As far as eating colorful, I was eating as colorful as I could get, but color doesn’t tell you levels of B12, it tells you levels of antioxidants. Even Dr. Gregor acknowledges that vegans and vegetarians are at an increased risk of stroke because their intake of B12 is usually low. I was eating tons of fruits and vegetables, I was eating big bowls of oatmeal, lots of chopped raw vegetables, I was a big follower of Dr. Caldwell Esselstyn and his son Rip, I worshipped kale and revered anything whole grains… All it did was wreck my stomach. I made my own kombucha, fermented my own sauerkraut, and watched Dr Robert Cassar’s Earth Shift Academy videos on YouTube until I’d memorized almost everything he said and did.
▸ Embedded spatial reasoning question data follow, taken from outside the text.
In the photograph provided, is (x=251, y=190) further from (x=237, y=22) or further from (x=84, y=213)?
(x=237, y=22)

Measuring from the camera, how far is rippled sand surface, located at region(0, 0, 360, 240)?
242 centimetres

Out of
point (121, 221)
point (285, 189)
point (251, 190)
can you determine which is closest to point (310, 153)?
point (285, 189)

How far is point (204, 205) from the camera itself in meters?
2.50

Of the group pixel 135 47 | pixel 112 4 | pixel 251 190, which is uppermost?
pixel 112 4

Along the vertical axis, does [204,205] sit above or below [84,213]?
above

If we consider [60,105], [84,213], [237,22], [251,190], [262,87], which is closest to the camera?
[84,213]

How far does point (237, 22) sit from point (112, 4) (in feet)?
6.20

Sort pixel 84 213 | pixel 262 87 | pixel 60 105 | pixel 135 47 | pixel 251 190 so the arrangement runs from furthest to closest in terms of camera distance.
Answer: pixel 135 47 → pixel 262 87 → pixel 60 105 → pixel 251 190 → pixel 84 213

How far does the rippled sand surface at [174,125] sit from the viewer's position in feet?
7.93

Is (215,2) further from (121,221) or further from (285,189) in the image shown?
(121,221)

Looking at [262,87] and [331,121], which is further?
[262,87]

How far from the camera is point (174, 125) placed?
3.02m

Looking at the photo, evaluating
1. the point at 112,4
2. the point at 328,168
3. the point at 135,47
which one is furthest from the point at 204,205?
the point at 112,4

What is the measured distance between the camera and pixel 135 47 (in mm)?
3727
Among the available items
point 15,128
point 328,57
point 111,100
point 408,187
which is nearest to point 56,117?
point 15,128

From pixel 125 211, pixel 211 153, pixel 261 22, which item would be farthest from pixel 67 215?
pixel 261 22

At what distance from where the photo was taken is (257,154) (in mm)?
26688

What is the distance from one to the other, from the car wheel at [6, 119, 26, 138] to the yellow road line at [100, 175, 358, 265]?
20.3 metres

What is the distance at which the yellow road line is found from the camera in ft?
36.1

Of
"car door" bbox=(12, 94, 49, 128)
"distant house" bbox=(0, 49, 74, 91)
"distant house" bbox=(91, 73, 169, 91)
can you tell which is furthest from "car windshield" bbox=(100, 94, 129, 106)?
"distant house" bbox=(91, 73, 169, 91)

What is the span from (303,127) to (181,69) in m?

I still ended up 40 pounds heavier, had to rely on acid blocking medications just to function, and grew more and more tired as the years went on.
I’m not asking anyone to eat meat if they feel strongly against it… But forming a symbiotic relationship with local farm animals or even a few in our own backyard so we can have a fresh source of organic eggs and possibly dairy, I don’t see that as going against any vegan or vegetarian value.
Shawarma spiced chickpea lettuce bowls (with shredded carrots and beets, and a lemon dill yogurt dressing)
Stir fry with garlic, serrano chiles, red onion, bell peppers, mushrooms, broccoli and added “dry fried” tofu (in a well seasoned cast iron skillet) - sauce was a jar of peanut satay sauce and a few dashes of coconut milk. Served with 100% buckwheat soba noodles. Super yum.
I really appreciate everyones views on B12. As a newbie it is useful to get different experiences and opinions. Having done some research myself I have found that I can get all the B12 I need by eating 10g of Marmite everyday, which as a big Marmite lover is not a problem.
Dhal for lunch
Looks delish mate
… And for those who think Marmite tastes like burnt rubber?
I don’t know, you’d have to ask them.